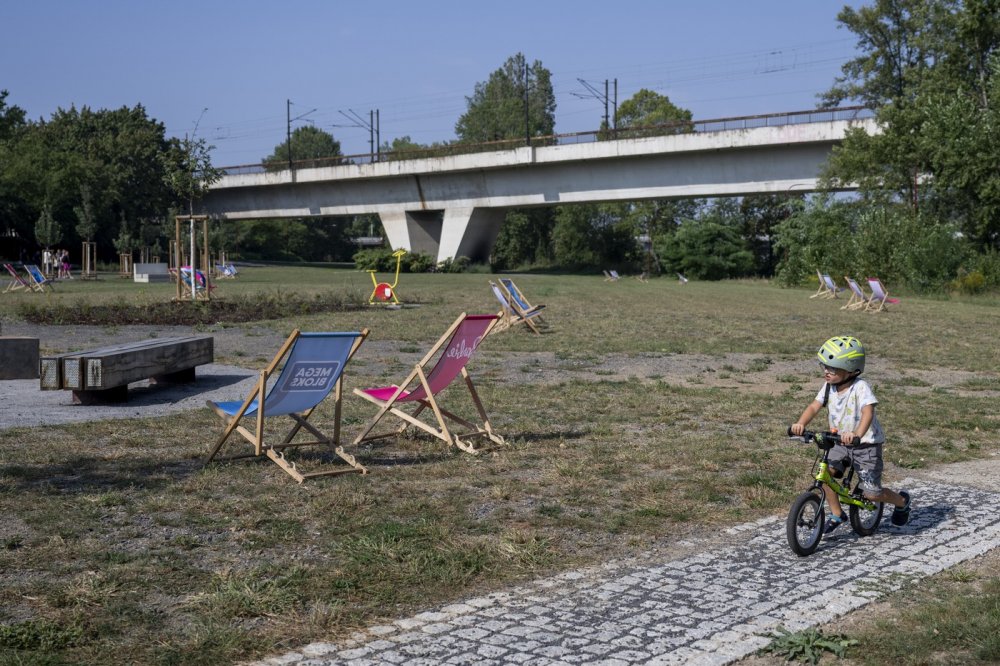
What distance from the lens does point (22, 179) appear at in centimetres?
6481

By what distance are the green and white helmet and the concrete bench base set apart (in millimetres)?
6917

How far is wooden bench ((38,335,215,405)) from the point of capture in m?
9.83

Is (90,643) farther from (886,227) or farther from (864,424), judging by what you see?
(886,227)

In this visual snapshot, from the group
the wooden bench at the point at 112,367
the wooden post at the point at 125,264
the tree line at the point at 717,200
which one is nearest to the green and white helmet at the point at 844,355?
the wooden bench at the point at 112,367

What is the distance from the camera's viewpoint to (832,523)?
600cm

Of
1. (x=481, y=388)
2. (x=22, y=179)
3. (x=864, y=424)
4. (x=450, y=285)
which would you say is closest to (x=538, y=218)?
(x=22, y=179)

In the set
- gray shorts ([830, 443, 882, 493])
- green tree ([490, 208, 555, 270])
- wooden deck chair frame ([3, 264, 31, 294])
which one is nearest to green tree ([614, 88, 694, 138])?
green tree ([490, 208, 555, 270])

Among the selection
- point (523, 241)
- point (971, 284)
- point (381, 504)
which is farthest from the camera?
point (523, 241)

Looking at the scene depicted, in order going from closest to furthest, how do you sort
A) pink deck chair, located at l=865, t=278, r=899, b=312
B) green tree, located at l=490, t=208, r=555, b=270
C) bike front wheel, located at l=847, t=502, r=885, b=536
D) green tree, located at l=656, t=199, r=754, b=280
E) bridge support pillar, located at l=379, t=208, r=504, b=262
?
bike front wheel, located at l=847, t=502, r=885, b=536 < pink deck chair, located at l=865, t=278, r=899, b=312 < green tree, located at l=656, t=199, r=754, b=280 < bridge support pillar, located at l=379, t=208, r=504, b=262 < green tree, located at l=490, t=208, r=555, b=270

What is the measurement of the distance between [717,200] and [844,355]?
62969mm

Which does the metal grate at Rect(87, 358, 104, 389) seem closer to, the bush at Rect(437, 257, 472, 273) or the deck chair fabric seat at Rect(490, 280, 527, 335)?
the deck chair fabric seat at Rect(490, 280, 527, 335)

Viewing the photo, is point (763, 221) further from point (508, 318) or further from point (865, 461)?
point (865, 461)

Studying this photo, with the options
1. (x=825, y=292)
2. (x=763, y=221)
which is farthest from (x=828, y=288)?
(x=763, y=221)

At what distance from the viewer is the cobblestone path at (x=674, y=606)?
4.26m
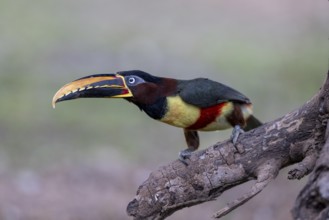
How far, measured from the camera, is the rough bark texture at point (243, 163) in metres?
4.15

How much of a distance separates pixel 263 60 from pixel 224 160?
26.6 feet

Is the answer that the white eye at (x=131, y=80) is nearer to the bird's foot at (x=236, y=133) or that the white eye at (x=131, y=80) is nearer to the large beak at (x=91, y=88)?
the large beak at (x=91, y=88)

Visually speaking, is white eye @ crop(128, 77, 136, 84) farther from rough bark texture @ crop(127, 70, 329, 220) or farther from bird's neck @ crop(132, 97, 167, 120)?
rough bark texture @ crop(127, 70, 329, 220)

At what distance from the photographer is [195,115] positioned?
4891 millimetres

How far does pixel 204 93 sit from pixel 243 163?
0.77 m

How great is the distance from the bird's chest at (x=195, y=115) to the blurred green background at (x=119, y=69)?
2.25m

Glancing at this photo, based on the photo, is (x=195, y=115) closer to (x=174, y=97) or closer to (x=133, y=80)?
(x=174, y=97)

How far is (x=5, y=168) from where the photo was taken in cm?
869

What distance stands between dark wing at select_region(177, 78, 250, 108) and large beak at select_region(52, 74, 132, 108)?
1.42 feet

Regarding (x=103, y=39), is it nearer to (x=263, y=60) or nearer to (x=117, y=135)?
(x=263, y=60)

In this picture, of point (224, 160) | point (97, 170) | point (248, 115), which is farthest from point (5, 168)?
point (224, 160)

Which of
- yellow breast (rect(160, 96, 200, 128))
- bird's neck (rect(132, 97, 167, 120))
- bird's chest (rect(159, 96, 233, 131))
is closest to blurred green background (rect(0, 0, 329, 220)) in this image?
bird's chest (rect(159, 96, 233, 131))

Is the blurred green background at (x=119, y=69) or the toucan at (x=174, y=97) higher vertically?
the blurred green background at (x=119, y=69)

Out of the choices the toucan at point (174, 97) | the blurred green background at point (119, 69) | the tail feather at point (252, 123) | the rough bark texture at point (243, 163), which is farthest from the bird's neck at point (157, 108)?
the blurred green background at point (119, 69)
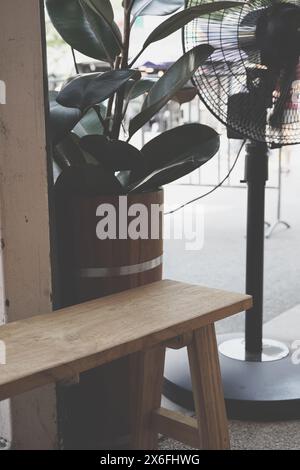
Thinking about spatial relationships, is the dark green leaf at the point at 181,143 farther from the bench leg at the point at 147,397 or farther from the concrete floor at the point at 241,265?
the concrete floor at the point at 241,265

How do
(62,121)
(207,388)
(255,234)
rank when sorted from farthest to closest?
(255,234)
(62,121)
(207,388)

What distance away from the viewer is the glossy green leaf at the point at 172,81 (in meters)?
1.66

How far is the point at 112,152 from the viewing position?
168cm

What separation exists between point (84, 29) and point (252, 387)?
1268 millimetres

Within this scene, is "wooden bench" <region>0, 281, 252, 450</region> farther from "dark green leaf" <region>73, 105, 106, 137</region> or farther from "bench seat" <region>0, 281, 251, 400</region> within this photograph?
"dark green leaf" <region>73, 105, 106, 137</region>

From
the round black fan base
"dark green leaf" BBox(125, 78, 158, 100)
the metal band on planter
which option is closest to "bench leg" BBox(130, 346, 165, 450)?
the metal band on planter

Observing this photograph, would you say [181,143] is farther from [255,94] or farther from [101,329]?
[101,329]

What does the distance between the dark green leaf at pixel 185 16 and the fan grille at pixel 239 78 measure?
0.28 meters

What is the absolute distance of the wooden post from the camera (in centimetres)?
154

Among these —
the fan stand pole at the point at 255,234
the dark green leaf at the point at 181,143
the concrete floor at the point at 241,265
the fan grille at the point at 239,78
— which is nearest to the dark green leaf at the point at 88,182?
the dark green leaf at the point at 181,143

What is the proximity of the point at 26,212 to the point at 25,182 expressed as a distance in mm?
76

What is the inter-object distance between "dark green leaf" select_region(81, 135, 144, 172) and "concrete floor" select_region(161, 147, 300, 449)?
852 mm

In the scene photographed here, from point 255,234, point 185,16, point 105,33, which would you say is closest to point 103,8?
point 105,33

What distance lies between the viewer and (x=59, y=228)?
68.7 inches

☆ ☆ ☆ ☆ ☆ ☆ ☆

_Exercise aim_: Return the listing above line for line without any changes, and leave the pictures out.

_Output for this exercise_:
What distance from the lens does point (22, 179) appear at in centimetres?
6481

By what distance are the green and white helmet and the concrete bench base set apart (in millimetres)?
6917

How far is wooden bench ((38,335,215,405)) from the point of capture in m?
9.83

Is (90,643) farther from (886,227) or farther from (864,424), judging by what you see?
(886,227)

In this visual snapshot, from the group
the wooden bench at the point at 112,367
the wooden post at the point at 125,264
the tree line at the point at 717,200
which one is nearest to the green and white helmet at the point at 844,355?
the wooden bench at the point at 112,367

What is the distance from the camera's viewpoint to (832,523)?
600cm

Of
1. (x=481, y=388)
2. (x=22, y=179)
3. (x=864, y=424)
4. (x=450, y=285)
which would you say is closest to (x=538, y=218)?
(x=22, y=179)

In the set
- gray shorts ([830, 443, 882, 493])
- green tree ([490, 208, 555, 270])
- wooden deck chair frame ([3, 264, 31, 294])
which one is nearest to green tree ([614, 88, 694, 138])?
green tree ([490, 208, 555, 270])

Among the selection
- point (523, 241)
- point (971, 284)
- point (381, 504)
which is farthest from the camera?
point (523, 241)

Looking at the scene depicted, in order going from closest to furthest, how do you sort
A) pink deck chair, located at l=865, t=278, r=899, b=312
B) green tree, located at l=490, t=208, r=555, b=270
C) bike front wheel, located at l=847, t=502, r=885, b=536
D) green tree, located at l=656, t=199, r=754, b=280
E) bridge support pillar, located at l=379, t=208, r=504, b=262
?
bike front wheel, located at l=847, t=502, r=885, b=536 < pink deck chair, located at l=865, t=278, r=899, b=312 < green tree, located at l=656, t=199, r=754, b=280 < bridge support pillar, located at l=379, t=208, r=504, b=262 < green tree, located at l=490, t=208, r=555, b=270

What is the measurement of the distance between [717,200] and [844,355]?
62969mm

Which does the metal grate at Rect(87, 358, 104, 389) seem closer to, the bush at Rect(437, 257, 472, 273) or the deck chair fabric seat at Rect(490, 280, 527, 335)?
the deck chair fabric seat at Rect(490, 280, 527, 335)

Viewing the photo, is point (763, 221) further from point (508, 318) or further from point (865, 461)?
point (865, 461)

Studying this photo, with the options
1. (x=825, y=292)
2. (x=763, y=221)
which is farthest from (x=828, y=288)?
(x=763, y=221)

At what distance from the viewer is the cobblestone path at (x=674, y=606)?
4.26m
How far, measured from the camera, is the rough bark texture at point (243, 163) in metres?
4.15

How much of a distance separates pixel 263 60 from pixel 224 160?
26.6 feet

Is the answer that the white eye at (x=131, y=80) is nearer to the bird's foot at (x=236, y=133) or that the white eye at (x=131, y=80) is nearer to the large beak at (x=91, y=88)?
the large beak at (x=91, y=88)

Visually speaking, is white eye @ crop(128, 77, 136, 84) farther from rough bark texture @ crop(127, 70, 329, 220) or farther from bird's neck @ crop(132, 97, 167, 120)?
rough bark texture @ crop(127, 70, 329, 220)

At what distance from the photographer is [195,115] positioned?
4891 millimetres

How far does pixel 204 93 sit from pixel 243 163?
0.77 m

How great is the distance from the bird's chest at (x=195, y=115) to the blurred green background at (x=119, y=69)?
2.25m

Glancing at this photo, based on the photo, is (x=195, y=115) closer to (x=174, y=97) or closer to (x=133, y=80)?
(x=174, y=97)

How far is (x=5, y=168) from where the photo was taken in cm?
869

What distance stands between dark wing at select_region(177, 78, 250, 108) and large beak at select_region(52, 74, 132, 108)?
1.42 feet

Regarding (x=103, y=39), is it nearer to (x=263, y=60) or nearer to (x=117, y=135)?
(x=263, y=60)

In this picture, of point (224, 160) | point (97, 170) | point (248, 115), which is farthest from point (5, 168)?
point (224, 160)

Which of
- yellow breast (rect(160, 96, 200, 128))
- bird's neck (rect(132, 97, 167, 120))
- bird's chest (rect(159, 96, 233, 131))
is closest to blurred green background (rect(0, 0, 329, 220)) in this image?
bird's chest (rect(159, 96, 233, 131))

Is the blurred green background at (x=119, y=69) or the toucan at (x=174, y=97) higher vertically?
the blurred green background at (x=119, y=69)

Out of the choices the toucan at point (174, 97) | the blurred green background at point (119, 69) | the tail feather at point (252, 123) | the rough bark texture at point (243, 163), which is farthest from the bird's neck at point (157, 108)?
the blurred green background at point (119, 69)
Thinking about spatial relationships, is the dark green leaf at the point at 181,143 farther from the bench leg at the point at 147,397 or farther from the concrete floor at the point at 241,265?
the concrete floor at the point at 241,265

How do
(62,121)
(207,388)
(255,234)
rank when sorted from farthest to closest?
(255,234)
(62,121)
(207,388)

What distance away from the viewer is the glossy green leaf at the point at 172,81 (in meters)?
1.66

How far is the point at 112,152 from the viewing position?
168cm

What separation exists between point (84, 29) and point (252, 387)?
1268 millimetres

Within this scene, is "wooden bench" <region>0, 281, 252, 450</region> farther from "dark green leaf" <region>73, 105, 106, 137</region> or farther from "bench seat" <region>0, 281, 251, 400</region> within this photograph?
"dark green leaf" <region>73, 105, 106, 137</region>

From
the round black fan base
"dark green leaf" BBox(125, 78, 158, 100)
the metal band on planter
which option is closest to "bench leg" BBox(130, 346, 165, 450)?
the metal band on planter

Observing this photograph, would you say [181,143] is farther from [255,94] or farther from [101,329]?
[101,329]

What does the distance between the dark green leaf at pixel 185 16 and the fan grille at pixel 239 78 measure?
0.28 meters

What is the absolute distance of the wooden post from the camera (in centimetres)?
154

Among these —
the fan stand pole at the point at 255,234
the dark green leaf at the point at 181,143
the concrete floor at the point at 241,265
the fan grille at the point at 239,78
— which is nearest to the dark green leaf at the point at 88,182?
the dark green leaf at the point at 181,143

What is the proximity of the point at 26,212 to the point at 25,182 expressed as a distance in mm?
76

What is the inter-object distance between "dark green leaf" select_region(81, 135, 144, 172) and "concrete floor" select_region(161, 147, 300, 449)?
852 mm

In the scene photographed here, from point 255,234, point 185,16, point 105,33, which would you say is closest to point 103,8?
point 105,33

What distance lies between the viewer and (x=59, y=228)?
68.7 inches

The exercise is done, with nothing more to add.